▶ 出題内容 1
データ欄の行のうち、「Using the overhead drone image, identify glasses」を含む行から始めて最後の行までを、「autonomous sprayer」を「autonomous mower」に置き換えて更新すること。それ以外は一切変えずに、その範囲の行だけを書き出すこと。

▶ 抜粋
+ + + +
試合レポート

横浜vs桐光学園

2016.07.30

桐光学園の中川 投打で魅せるも、横浜が個人技で圧倒!

  投げては右下手から浮き上がってくるストレートで打者を圧倒し、打者としてはライナー性の打球を連発。投打で素晴らしい才能を秘める中川颯桐光学園)がいきなり魅せた。

  1回裏、一死一、二塁。2対0で横浜がリード。桐光学園の4番中川が2ストライク2ボールから高めに入るストレートを流し打ちでレフトスタンドにもっていく逆転3ランを放ったのだ。1年から見続けている選手だが、こういうインパクトのある打球を求めていた。本人からすれば何とか反撃したい思いだったに違いない。外角高めのストレートをレフトスタンドにもっていくというのはかなり難しい技術。彼もまた、大舞台で成長を遂げた選手となった。

 このホームランで横浜石川達也も目覚めた。自慢のストレートに頼る投球から、スライダー、カーブを織り交ぜ、ときには60キロ台のスローボールも交えながら、桐光学園打線を打ち気をそらそうとしていたのだ。桐光学園打線は石川の投球に苦しんでいたが、それに屈しなかったのが中川だった。7回裏の第3打席で、138キロのストレートをしっかりと捉え、今度は二塁打。さらに最終回にはエースの藤平尚真からストレートを捉えて、ライトが打球を見失ったが、三塁打。計3安打と打者としてしっかりとアピール。これほど力強い打撃ができる中川も初めてで、最後の試合で存在感を見せてくれた。打者としてはかなり成長していっているが、現在のポジションが一塁手。一塁手以外のポジションでも守れる身体能力はあるが、まだ時間はかかりそうだ。

 そして投手としては力投を見せた。3回途中から登板した中川は後続をしっかりと抑えると、4回以降は、120キロ~128キロのストレート、110キロ前後のスライダー、100キロ台のカーブを織り交ぜながら投球を展開。ストレートは120キロ台ながら右下手独特の軌道なので、体感速度はかなり速い。横浜打線は、次々とお内野ゴロ、凡フライを打ち上げて苦しんでいる様子がみえた。中川はリズムよく打者を抑えることができていたのだ。今まで中川を何度も見てきたが、球速が常時120キロ後半を計測することは少なかっただけに、ストレートで押せる本格派のサブマリンに変身をしていた姿はまさに驚きだった。これならば、上のレベルでも投手として推せるものは十分にあるのではないだろうか。早い話かもしれないが、今年は左右の本格派が多いだけに、こういうタイプが代表選手にいたら面白いと思わせるだけのピッチングであった。打撃も素晴らしかったけれど、今日の試合で投手・中川として推したくなるものを見せてくれた。
+ + + +
▶ 出題内容 2
試合レポートについて、次の問いに答えること。
(a) 中川が逆転3ランを放ったのは何回の攻撃か。
(b) 7回裏の第3打席で中川が捉えたストレートは何キロだったか。
(c) 中川の現在のポジションはどこか。
+ + + +
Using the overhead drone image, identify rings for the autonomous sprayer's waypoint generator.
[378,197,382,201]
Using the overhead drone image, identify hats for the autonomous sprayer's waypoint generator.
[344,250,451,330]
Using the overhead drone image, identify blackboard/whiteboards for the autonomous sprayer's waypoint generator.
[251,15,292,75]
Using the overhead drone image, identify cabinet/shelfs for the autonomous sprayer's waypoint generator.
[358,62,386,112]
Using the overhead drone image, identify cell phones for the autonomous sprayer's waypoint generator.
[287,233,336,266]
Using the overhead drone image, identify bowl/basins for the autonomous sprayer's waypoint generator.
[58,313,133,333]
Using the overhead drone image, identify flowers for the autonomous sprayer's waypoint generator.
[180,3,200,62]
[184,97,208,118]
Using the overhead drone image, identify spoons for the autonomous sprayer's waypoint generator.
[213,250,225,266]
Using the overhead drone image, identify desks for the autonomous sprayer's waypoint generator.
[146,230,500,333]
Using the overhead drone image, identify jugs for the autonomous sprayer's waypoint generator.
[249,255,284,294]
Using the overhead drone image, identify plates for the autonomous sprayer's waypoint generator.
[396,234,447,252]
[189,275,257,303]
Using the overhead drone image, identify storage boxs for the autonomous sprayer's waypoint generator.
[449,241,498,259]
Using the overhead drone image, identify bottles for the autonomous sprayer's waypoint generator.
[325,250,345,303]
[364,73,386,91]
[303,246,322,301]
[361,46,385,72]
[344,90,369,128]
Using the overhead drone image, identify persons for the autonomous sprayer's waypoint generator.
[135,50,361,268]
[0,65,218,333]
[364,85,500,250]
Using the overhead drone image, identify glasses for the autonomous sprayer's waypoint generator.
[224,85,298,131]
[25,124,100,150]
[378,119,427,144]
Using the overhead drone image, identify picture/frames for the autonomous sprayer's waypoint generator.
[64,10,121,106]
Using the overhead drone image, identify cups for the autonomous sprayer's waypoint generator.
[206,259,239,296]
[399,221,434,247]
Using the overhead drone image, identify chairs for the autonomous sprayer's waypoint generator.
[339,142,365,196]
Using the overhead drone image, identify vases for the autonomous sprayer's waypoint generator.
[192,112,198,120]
+ + + +
▶ 回答 1
Using the overhead drone image, identify glasses for the autonomous mower's waypoint generator.
[224,85,298,131]
[25,124,100,150]
[378,119,427,144]
Using the overhead drone image, identify picture/frames for the autonomous mower's waypoint generator.
[64,10,121,106]
Using the overhead drone image, identify cups for the autonomous mower's waypoint generator.
[206,259,239,296]
[399,221,434,247]
Using the overhead drone image, identify chairs for the autonomous mower's waypoint generator.
[339,142,365,196]
Using the overhead drone image, identify vases for the autonomous mower's waypoint generator.
[192,112,198,120]

▶ 回答 2
(a) 1回裏
(b) 138キロ
(c) 一塁手